Nonetheless, as I said, we’re everywhere. Think about the 200 people you know best. Odds are that somewhere between 2 and 3 dozen of them are godless heathens (unless you only hang out with a churchy crowd).
You’d probably be surprised to learn how many clergypeople are atheists. Part of the training in divinity school involves exposure to a variety of different beliefs and an examination of Biblical criticism. This is ostensibly to enable the novices and seminarians to learn how to refute those positions when they encounter them, but often it has the reverse effect and gets them to thinking. Then they get exposed to all the tribulations and occasional horrors of the real world, and they spend some more time thinking. Then they finally conclude that all the supernatural parts of the Bible are just fairy tales.
So then what? Well, it’s not easy to abandon a job you’ve been trained for and may be good at, especially if you’ve got a family to support and are convinced (not without good reason) that you’re really in a position to help people out.
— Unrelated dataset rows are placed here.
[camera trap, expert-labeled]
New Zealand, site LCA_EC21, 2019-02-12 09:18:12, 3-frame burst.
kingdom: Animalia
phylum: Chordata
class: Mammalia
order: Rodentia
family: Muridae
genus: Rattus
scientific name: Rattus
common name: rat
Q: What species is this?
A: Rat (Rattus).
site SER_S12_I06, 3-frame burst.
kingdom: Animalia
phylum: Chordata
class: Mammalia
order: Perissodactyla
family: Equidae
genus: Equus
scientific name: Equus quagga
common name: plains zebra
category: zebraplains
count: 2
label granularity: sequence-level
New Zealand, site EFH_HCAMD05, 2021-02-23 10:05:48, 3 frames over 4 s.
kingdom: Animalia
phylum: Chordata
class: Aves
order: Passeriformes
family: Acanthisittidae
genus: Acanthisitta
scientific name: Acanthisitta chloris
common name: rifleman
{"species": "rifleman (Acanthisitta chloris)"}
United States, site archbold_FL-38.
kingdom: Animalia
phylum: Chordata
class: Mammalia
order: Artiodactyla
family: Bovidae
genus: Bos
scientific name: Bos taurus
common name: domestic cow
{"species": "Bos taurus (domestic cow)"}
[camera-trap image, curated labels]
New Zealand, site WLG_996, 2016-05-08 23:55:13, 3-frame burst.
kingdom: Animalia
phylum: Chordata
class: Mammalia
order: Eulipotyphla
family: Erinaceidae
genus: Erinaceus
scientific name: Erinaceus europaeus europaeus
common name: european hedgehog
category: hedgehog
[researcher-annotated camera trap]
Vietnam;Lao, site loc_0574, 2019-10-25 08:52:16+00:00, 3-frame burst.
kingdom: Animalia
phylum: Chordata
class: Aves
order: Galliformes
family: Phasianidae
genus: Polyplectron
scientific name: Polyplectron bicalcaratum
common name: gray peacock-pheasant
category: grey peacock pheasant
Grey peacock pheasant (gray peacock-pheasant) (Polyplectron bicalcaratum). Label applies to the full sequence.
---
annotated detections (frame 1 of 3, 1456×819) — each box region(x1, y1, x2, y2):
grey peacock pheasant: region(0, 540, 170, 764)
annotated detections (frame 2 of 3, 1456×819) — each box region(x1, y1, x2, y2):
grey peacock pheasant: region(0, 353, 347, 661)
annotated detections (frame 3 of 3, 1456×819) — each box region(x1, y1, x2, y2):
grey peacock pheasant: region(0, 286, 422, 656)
So you just keep chugging along, choosing to focus your sermons on the parts of your religion that speak of love and kindness and good deeds and leaving out the bad parts (a form of cherry picking that’s been going on since before the Council of Nicea).
So I leave you now (“Finally!” someone must be saying) with the thot that we atheists are indeed your friends, nabors, relatives, co-workers, teammates, fellow citizens, and co-signers of the lease on this wonderful planet of ours. We too are nice folx, just like virtually everybody else you know. We’ve got the same basic needs and desires that everyone else has: a roof overhead, 3 squares a day, love and companionship, good health, some good times, a little spare cash, a decent reputation, a chance to make the world a better place, some ambitious young kid to shovel the sidewalk, chocolate, and a Packer championship. That’s not so much to ask, is it? Give no grief, get no grief. Isn’t that what we’re all looking for?
So please don’t lie about us. Please don’t put words in our mouths about what we think and feel and believe. We’ve got brains and tongues as well as personalities and quirks. We’re capable of speaking for ourselves. You wanna know what an atheist thinks, just ask one. We don’t bite.
Atheists are your friends.
And that wraps up this series. Thanks for your patience if you’ve been following along.